The Japanese occupied Labuan from 1941 to 1945, and officially surrendered to Australian officials at a place now known as Surrender Point, located near Kampung Layang-Layangan. This spot was also reportedly where remaining Japanese soldiers performed mass hara-kiri, a ritual suicide as a way to maintain their dignity after losing the war. Next to it is the Peace Park, which was set up and maintained by the Japanese government as a mark of remembrance for fallen soldiers and civilians during WWII as well as a promise of peace and friendship between Malaysia and Japan.
Those wanting to know Labuan history in detail should also visit the Labuan Museum. Meanwhile, for history buffs who don’t mind walking, check out the Labuan Heritage Trail, which starts at a mysterious 106-foot stacked red brick structure nicknamed “The Chimney” and ends with a panoramic view at the tip of Tanjong Kubong, visiting places such as Gedung Ubat - believed to be a Japanese ammunitions cellar, along the way.
Of course, Labuan also has much to offer as a laidback beach destination. Rusukan Besar Island is a hidden gem for avid snorkelers as there’s much to see underwater, from the huge amount of corals and microplanktons to the various colourful swimming fishes. Occasionally, one can even spot blacktip sharks and turtles nearby. You can also do other water activities such as kayaking or simply laze around sunbathing and picnicking on the island. Rusukan Besar is also home to a newly opened turtle hatchery, and forms part of the Labuan Marine Park along with the neighbouring islands of Rusukan Kecil and Kuraman. Those wishing to stay overnight on Rusukan Besar can rent one of the A-frame chalets, which serve as the island’s only accommodation. The facilities are fairly basic, so travellers would do well to stock up on whatever they might need from the main Labuan Island.
Also not to be missed is Labuan’s two water villages of Kampung Bebuloh and Kampung Patau-Patau. Mainly inhabited by Bruneian Malays, houses in these villages are built at the water's edge, out of wood and on high stilts, which are then joined together by a maze of wooden walkways. Look forward to activities with the friendly villagers, including in traditional cake-making and tasting of kuih sapit, kuih jala rangup and roti jala, and their many story-sharing sessions.
Located in the heart of Labuan town, the 5-star Dorsett Grand Labuan is one of the more luxurious places to stay at. Meanwhile, 4-star hotels include the Palm Beach Resort & Spa (formerly the Sheraton Manikar Resort) at Manikar Beach, and the Tiara Labuan Hotel at Tanjung Batu. For those on a budget, cheaper OYO hotels and private rentals are fairly easy to find. Alternatively, opt for one of the many homestays around the island, such as the beachfront Pilly Homestay at Kampung Layang-Layangan or those located at the water village of Kampung Patau-Patau.
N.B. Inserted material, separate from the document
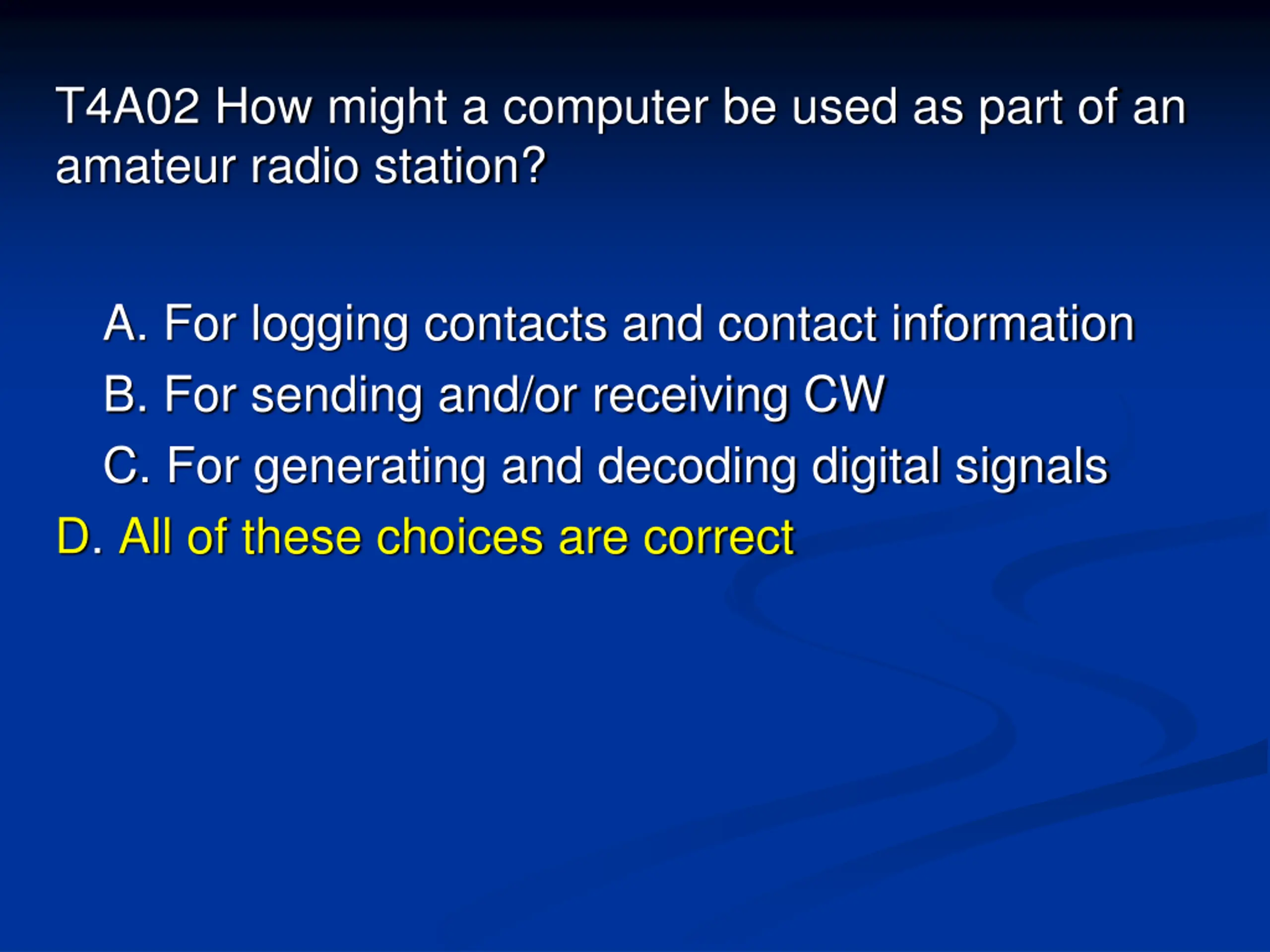 T4A02 How might a computer be used as part of an amateur radio station?

A. For logging contacts and contact information
B. For sending and/or receiving CW
C. For generating and decoding digital signals
D. All of these choices are correct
Fresh and cheap seafood is almost everywhere in Labuan. Locals often flock to Warung Jeliti at Jalan Bebuloh for lunch. Some of their must-try dishes include their special fish cooked in tangy gravy, prawns in yellow coconut milk gravy and local salad with chilli paste. There’s also Mr. Crab Seafood & Steamboat Restaurant at Jalan Kinabenua, where their special pumpkin crab and Thai-style steamed abalone are highly recommended dishes. Other popular seafood haunts include the Mawilla Yacht Club Seafood Restaurant at Tanjung Batu, and the Nagalang Seafood Restaurant at Kampung Nagalang. Labuan also has a hip, Instagramable café of its own: The Mortar Café & Lounge at Lazenda Centre. While prices at Mortar Café may seem slightly steep in comparison, their durian cheesecake and coconut yoghurt gelato are rather amazing.
Labuan’s various local desserts such as punjung (a cone-shaped dessert made from rice flour and wrapped in banana leaves), kelupis (glutinous rice and coconut milk rolls wrapped in nyirik leaves), jelurut (sweet, creamy kuih made from rice flour, sugar and coconut milk and wrapped in lined nipah leaves) are among the must-have delicacies of the island. These kuihs are easy to find at the island’s local weekend Pasar Tani market. Also not to be missed is Ramsey Point: the street fare is mostly inexpensive, with the additional bonus of free live music.
Labuan is about 115 kilometres southwest of Sabah’s Kota Kinabalu and 50 kilometres from Brunei’s Bandar Seri Begawan. As Labuan is an island, your best bet of getting here really is to fly directly into Labuan Airport. Malaysia Airlines and AirAsia both service the Kuala Lumpur – Labuan route via KL International Airport (KLIA), with a one-way flight taking about 2 hours and 25 minutes.